Confession time guys. I hate grocery shopping. It's a strange subconscious hatred that has only been recently brought to face the light of day. I was telling my coworker "I'm grumpy today" and she said "Are you going grocery shopping after work? You are always grumpy on those days"

It was like a slap in the face.

You know, I am always grumpy when I grocery shop!
Perhaps it's the hordes of shopping carts bumbling & fumbling along the aisles.
Or the people who think that they, by some predestination, deserve to be in line in front of you & will fight you for their god-given right.
Screaming children.
Four words: Old people, self checkout. 

Perhaps worst of all is my own bad habit; not pre-planning a strategic attack. Roaming aimlessly looking for a vegetable side-dish  I could possibly make this week.


So what's a girl to do when grocery shopping has her down?
Hit the grocery store like you are robbing a bank. Also known as the in-n-out method. Or, "groceries, get in my bag or you're swimmin with the fishies tonight"

§ Supplied data
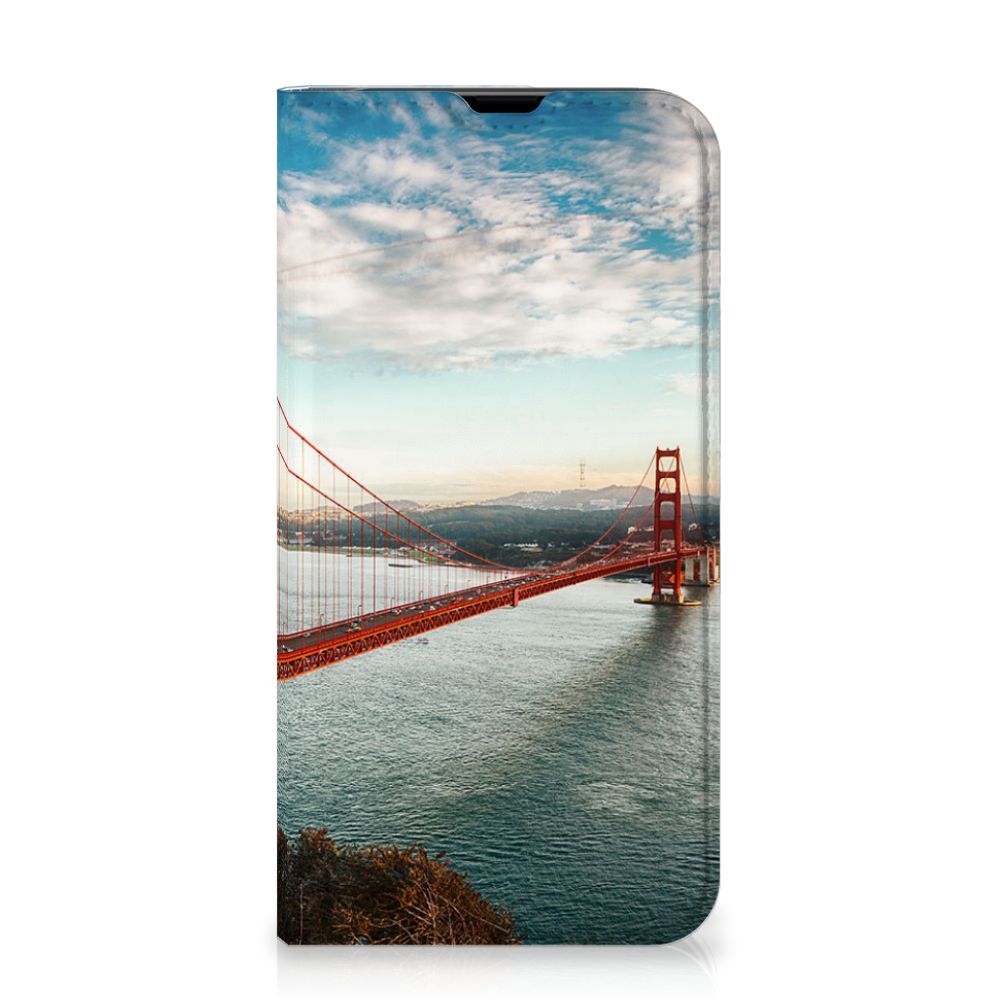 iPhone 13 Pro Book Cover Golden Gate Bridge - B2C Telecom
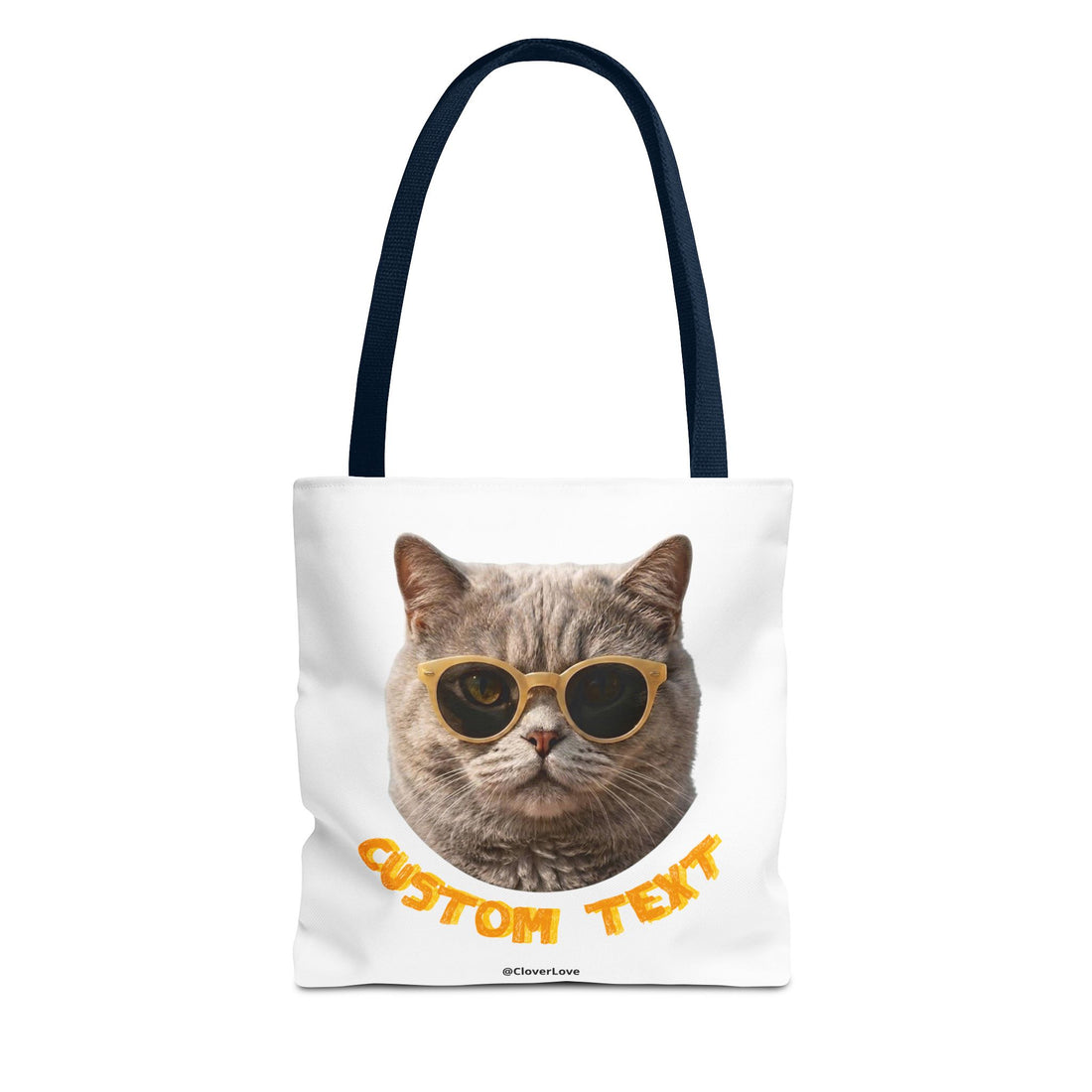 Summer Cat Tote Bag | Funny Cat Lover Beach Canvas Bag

§ What the task requires
Copy out the passage from the grocery shopping post above that begins at the words "It was like" and stops after "make this week.".

§ Exercise response
It was like a slap in the face.

You know, I am always grumpy when I grocery shop!
Perhaps it's the hordes of shopping carts bumbling & fumbling along the aisles.
Or the people who think that they, by some predestination, deserve to be in line in front of you & will fight you for their god-given right.
Screaming children.
Four words: Old people, self checkout. 

Perhaps worst of all is my own bad habit; not pre-planning a strategic attack. Roaming aimlessly looking for a vegetable side-dish  I could possibly make this week.